Achilles Papapetrou (Αχιλλέας Νικολάου Παπαπέτρου; February 2, 1907 – August 12, 1997) was a Greek theoretical physicist who contributed to the general theory of relativity. He is known for the Mathisson–Papapetrou–Dixon equations, the Majumdar–Papapetrou solution, and the Weyl−Lewis−Papapetrou coordinates of gravity theory.

He worked on exact solutions of Einstein's field equations and long sought a solution for rotating masses, which, however, were only found by Roy Kerr.

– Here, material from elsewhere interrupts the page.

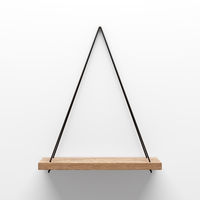 empty wooden shelf hanging on rope with light from the top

Papapetrou was then the first who recognized and welcomed Kerr's breakthrough announced at the Texas Symposium on Relativistic Astrophysics, Dallas, December 1963.

==Early life and education==
Papapetrou was born in Irakleia Serres in Northern Greece (Macedonia province), on February 2, 1907. His father was a schoolteacher. During World War I, his family was deported from Serres, but returned at the end of the war.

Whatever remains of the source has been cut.